TASK PROMPT ->
Your answer should be the records, restated word for word.
━━━━━ DATASET ENTRIES ━━━━━
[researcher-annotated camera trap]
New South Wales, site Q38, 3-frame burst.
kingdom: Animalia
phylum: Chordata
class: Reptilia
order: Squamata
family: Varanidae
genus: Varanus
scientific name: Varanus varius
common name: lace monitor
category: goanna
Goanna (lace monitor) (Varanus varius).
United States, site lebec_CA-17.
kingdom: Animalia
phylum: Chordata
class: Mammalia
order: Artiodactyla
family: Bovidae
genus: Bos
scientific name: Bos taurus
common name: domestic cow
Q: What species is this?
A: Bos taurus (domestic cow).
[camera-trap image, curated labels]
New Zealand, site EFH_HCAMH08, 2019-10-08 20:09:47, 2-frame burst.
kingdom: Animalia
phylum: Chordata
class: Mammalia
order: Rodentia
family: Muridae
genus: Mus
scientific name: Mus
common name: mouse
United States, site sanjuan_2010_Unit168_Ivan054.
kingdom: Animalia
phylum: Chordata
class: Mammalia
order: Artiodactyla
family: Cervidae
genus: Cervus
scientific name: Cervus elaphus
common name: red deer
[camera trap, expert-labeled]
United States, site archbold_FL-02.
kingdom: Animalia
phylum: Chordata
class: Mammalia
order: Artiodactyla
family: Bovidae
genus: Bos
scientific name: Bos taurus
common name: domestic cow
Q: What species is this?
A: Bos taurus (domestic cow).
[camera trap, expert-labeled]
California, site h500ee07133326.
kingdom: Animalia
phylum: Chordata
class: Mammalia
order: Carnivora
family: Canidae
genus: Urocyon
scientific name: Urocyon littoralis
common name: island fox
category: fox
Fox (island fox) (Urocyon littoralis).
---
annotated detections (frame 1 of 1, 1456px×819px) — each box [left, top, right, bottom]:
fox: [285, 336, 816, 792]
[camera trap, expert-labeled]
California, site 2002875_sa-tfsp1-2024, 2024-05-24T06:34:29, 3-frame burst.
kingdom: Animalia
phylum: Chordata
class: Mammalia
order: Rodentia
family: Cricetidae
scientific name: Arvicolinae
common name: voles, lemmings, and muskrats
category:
━━━━━
OUTPUT BELOW ->
[researcher-annotated camera trap]
New South Wales, site Q38, 3-frame burst.
kingdom: Animalia
phylum: Chordata
class: Reptilia
order: Squamata
family: Varanidae
genus: Varanus
scientific name: Varanus varius
common name: lace monitor
category: goanna
Goanna (lace monitor) (Varanus varius).
United States, site lebec_CA-17.
kingdom: Animalia
phylum: Chordata
class: Mammalia
order: Artiodactyla
family: Bovidae
genus: Bos
scientific name: Bos taurus
common name: domestic cow
Q: What species is this?
A: Bos taurus (domestic cow).
[camera-trap image, curated labels]
New Zealand, site EFH_HCAMH08, 2019-10-08 20:09:47, 2-frame burst.
kingdom: Animalia
phylum: Chordata
class: Mammalia
order: Rodentia
family: Muridae
genus: Mus
scientific name: Mus
common name: mouse
United States, site sanjuan_2010_Unit168_Ivan054.
kingdom: Animalia
phylum: Chordata
class: Mammalia
order: Artiodactyla
family: Cervidae
genus: Cervus
scientific name: Cervus elaphus
common name: red deer
[camera trap, expert-labeled]
United States, site archbold_FL-02.
kingdom: Animalia
phylum: Chordata
class: Mammalia
order: Artiodactyla
family: Bovidae
genus: Bos
scientific name: Bos taurus
common name: domestic cow
Q: What species is this?
A: Bos taurus (domestic cow).
[camera trap, expert-labeled]
California, site h500ee07133326.
kingdom: Animalia
phylum: Chordata
class: Mammalia
order: Carnivora
family: Canidae
genus: Urocyon
scientific name: Urocyon littoralis
common name: island fox
category: fox
Fox (island fox) (Urocyon littoralis).
---
annotated detections (frame 1 of 1, 1456px×819px) — each box [left, top, right, bottom]:
fox: [285, 336, 816, 792]
[camera trap, expert-labeled]
California, site 2002875_sa-tfsp1-2024, 2024-05-24T06:34:29, 3-frame burst.
kingdom: Animalia
phylum: Chordata
class: Mammalia
order: Rodentia
family: Cricetidae
scientific name: Arvicolinae
common name: voles, lemmings, and muskrats
category:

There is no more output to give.